Como fazer juízes
Nestes últimos anos, em vários países democráticos, incluindo membros da UE, foram introduzidas, ou estão em fase de discussão pública, reformas legislativas incidindo sobre o acesso à magistratura e, em particular, à posição de juiz.
Há nelas muito de convergente: o esforço de abertura do corpo judiciário, o acolhimento de perfis diferenciados, a distinção de percursos de preparação mais longos e mais curtos (consoante prévias experiências profissionais e qualificações), a adaptação das provas de admissão aos perfis visados, a combinação de critérios meritocráticos e do propósito de diversificação e aproximação da realidade social.
Deixando de lado democracias que prosseguem estratégias mais arrojadas neste domínio (como é há anos o caso do Reino Unido) sirvam de ilustração duas experiências próximas, a cujo regime de acesso o nosso se aparenta. A reforma francesa é de 2023, foi objecto de intenso debate, passou pelo crivo do Conselho Constitucional - e a palavra “abertura” é mesmo a primeira que consta do título da lei.
Em Espanha, a proposta de lei recentemente aprovada, agora em fase de discussão pública, entre outras inovações dignas de atenção, retoma, em novos termos, o chamado “quarto turno”. É uma opção que visa assegurar que, em cada quatro admissões, uma delas incida em profissionais de competência reconhecida, aferida por prova específica - algo de expressivo daquela postura “pluralizante” que, nos anos 80, deixou marcas nas opções judiciárias ibéricas (entre nós, no modelo constitucional do STJ, longamente adulterado).

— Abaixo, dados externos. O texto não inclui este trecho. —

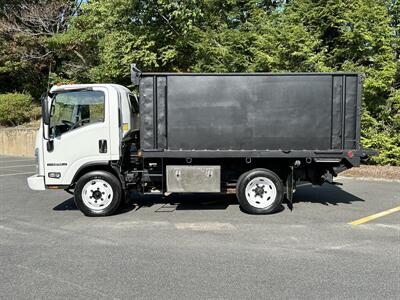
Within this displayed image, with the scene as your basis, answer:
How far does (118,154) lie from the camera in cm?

O nosso Parlamento acaba de chancelar algumas escolhas noutro sentido. Ainda que entretanto desfigurada e carecida de actualização, funcionava entre nós uma “via profissional” para aceder à magistratura. Com requisitos próprios de experiência profissional e específicas provas de acesso, estava-lhe garantido - tal como à outra via, a “académica” - um mínimo de um quarto das admissões.

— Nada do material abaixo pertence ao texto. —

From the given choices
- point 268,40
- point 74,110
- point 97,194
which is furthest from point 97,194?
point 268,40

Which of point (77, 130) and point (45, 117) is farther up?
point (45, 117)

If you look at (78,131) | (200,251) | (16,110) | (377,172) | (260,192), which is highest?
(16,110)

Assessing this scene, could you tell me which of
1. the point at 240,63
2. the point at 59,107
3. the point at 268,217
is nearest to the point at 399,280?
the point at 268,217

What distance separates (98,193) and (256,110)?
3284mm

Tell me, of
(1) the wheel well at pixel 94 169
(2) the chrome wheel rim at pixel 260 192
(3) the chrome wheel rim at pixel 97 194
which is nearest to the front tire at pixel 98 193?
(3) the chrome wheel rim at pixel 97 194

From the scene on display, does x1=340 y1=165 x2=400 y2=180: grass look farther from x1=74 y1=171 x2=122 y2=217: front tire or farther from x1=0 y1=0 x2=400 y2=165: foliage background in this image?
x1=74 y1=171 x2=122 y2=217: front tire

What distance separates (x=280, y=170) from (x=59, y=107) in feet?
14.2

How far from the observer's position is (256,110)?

Acabou-se com a especificidade e com essa garantia, retirando-lhe alcance. Viu-o bem o Conselho Superior de Magistratura, no parecer remetido à AR, recomendando que, a ser assim, se consagrassem, então, outras formas de recrutamento de profissionais já experimentados - mas não foi escutado.
Não o seria também a Associação Sindical dos Juízes ao pronunciar-se contra o fim da exigência do mestrado. Só quem não conheça as realidades ignora que serão em breve mensuráveis os efeitos, nas admissões, em termos de idade e de equilíbrio entre sexos.

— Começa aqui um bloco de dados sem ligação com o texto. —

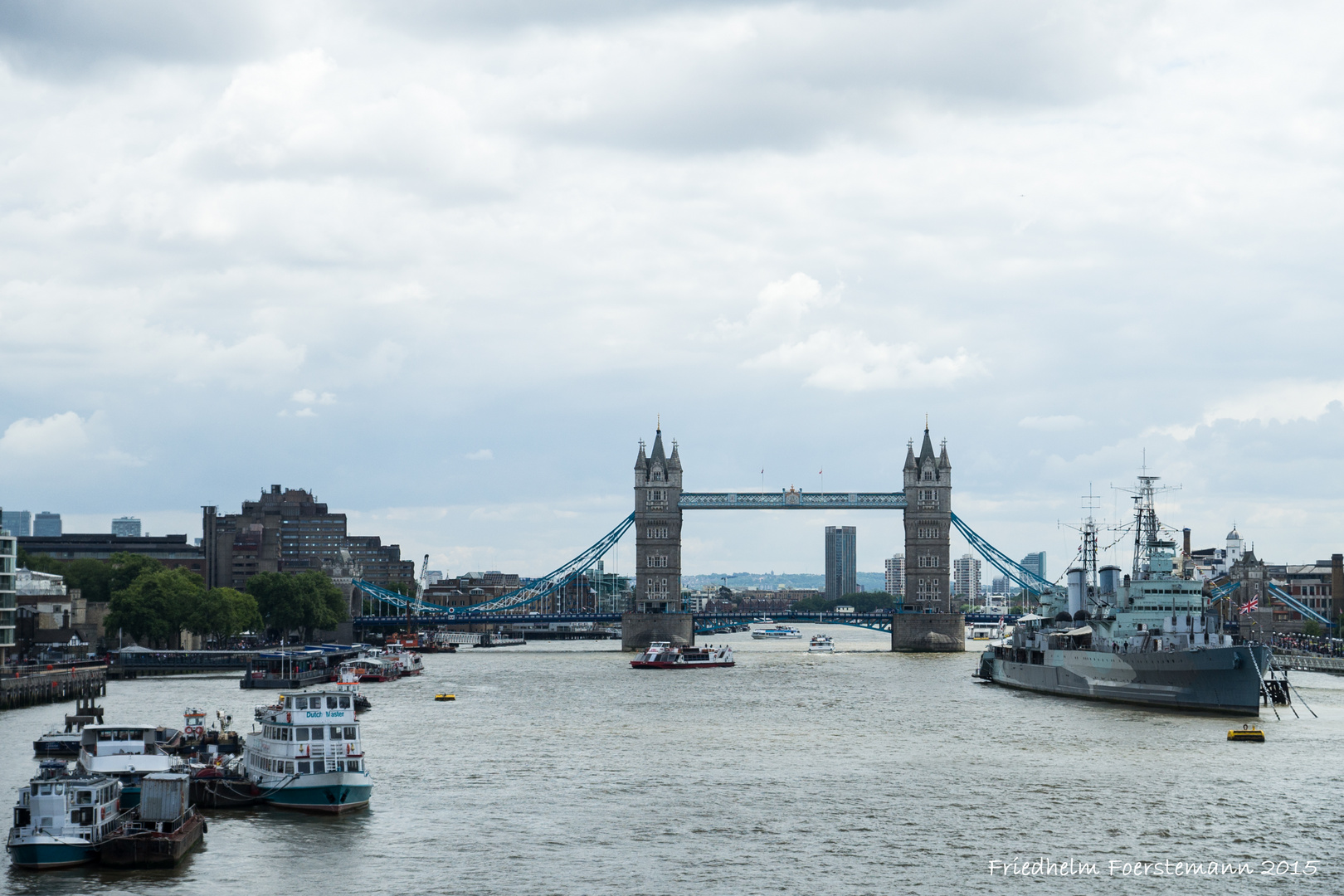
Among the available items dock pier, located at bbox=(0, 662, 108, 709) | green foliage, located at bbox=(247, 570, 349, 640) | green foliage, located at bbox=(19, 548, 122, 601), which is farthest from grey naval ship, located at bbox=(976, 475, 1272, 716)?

Impendendo sobre este processo legislativo a acusação de “incompreensível demora”, de “lentidão exasperante” e até mesmo de indiferença às “pulseiras vermelhas” - expressões do Presidente do STJ - primou a prontidão.
A proposta entrou na AR em Novembro, subiu ao plenário em Dezembro e recebeu a votação final em Janeiro, a ponto de, antes do fim do mês, já ter havido promulgação e publicação.
Mais significativo ainda: votaram a favor PSD, PS, IL, BE e CDS, ninguém contra. Quando se legisla no Parlamento sobre o acesso à magistratura (como “fazer” hoje procuradores e juízes?) impressiona - em contraste com a vivacidade e aprofundamento do debate noutros países - um tão rápido e generalizado “pensar parecido”.
Jurista, antigo ministro.
Escreve sem aplicação do novo Acordo Ortográfico.